◆ **DATA SECTION**:
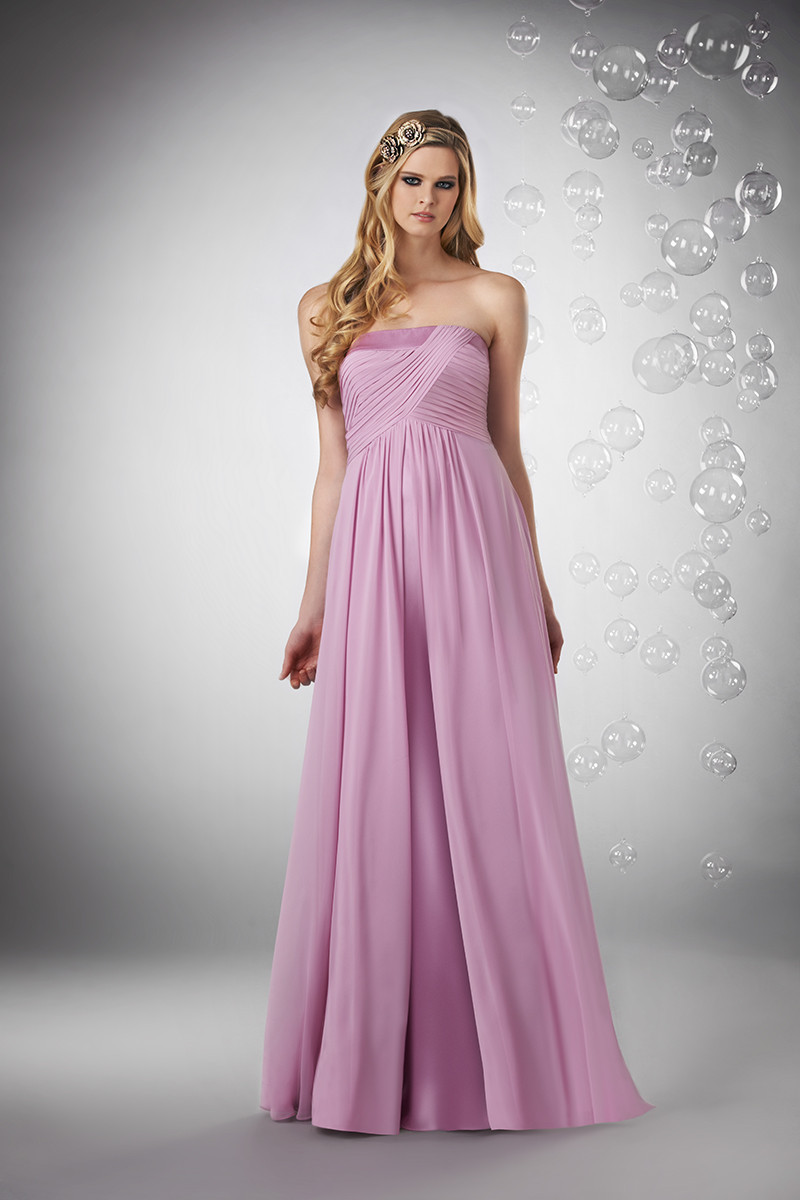 Bridesmaid Dresses, A-line Wedding Dresses, Romantic Wedding Dresses, Fashion, pink, Spring, Summer, Modern, Romantic, Strapless, Strapless Wedding Dresses, A-line, Floor, Chiffon, Formal, Natural, Modest, Sleeveless, Ruching, Bari Jay Bridesmaids, Modern Wedding Dresses, Spring Wedding Dresses, Chiffon Wedding Dresses, Formal Wedding Dresses, Summer Wedding Dresses, Floor Wedding Dresses, Modest Wedding Dresses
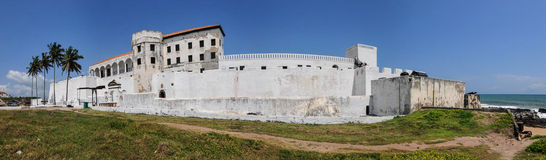 Ghana: Elmina Castle World Heritage Site, History of Slavery Royalty Free Stock Photos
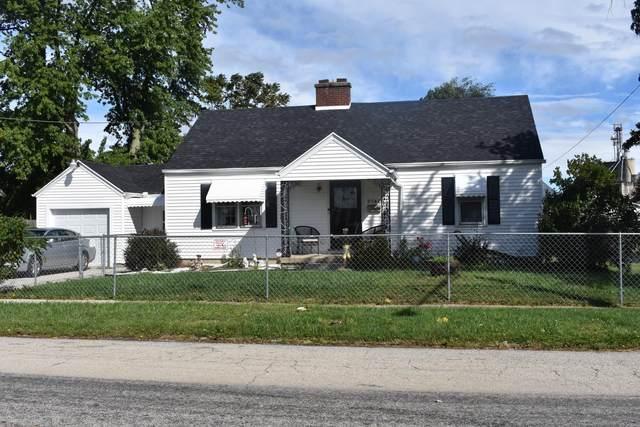 7140 E Main Street, South Solon, OH 43153 (MLS #221037891) :: Exp Realty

◆ **WHAT YOU ARE ASKED TO DO**: I'd like the material duplicated exactly, without its pictures.

◆ **RESPONSE BELOW**:
 Bridesmaid Dresses, A-line Wedding Dresses, Romantic Wedding Dresses, Fashion, pink, Spring, Summer, Modern, Romantic, Strapless, Strapless Wedding Dresses, A-line, Floor, Chiffon, Formal, Natural, Modest, Sleeveless, Ruching, Bari Jay Bridesmaids, Modern Wedding Dresses, Spring Wedding Dresses, Chiffon Wedding Dresses, Formal Wedding Dresses, Summer Wedding Dresses, Floor Wedding Dresses, Modest Wedding Dresses
 Ghana: Elmina Castle World Heritage Site, History of Slavery Royalty Free Stock Photos
 7140 E Main Street, South Solon, OH 43153 (MLS #221037891) :: Exp Realty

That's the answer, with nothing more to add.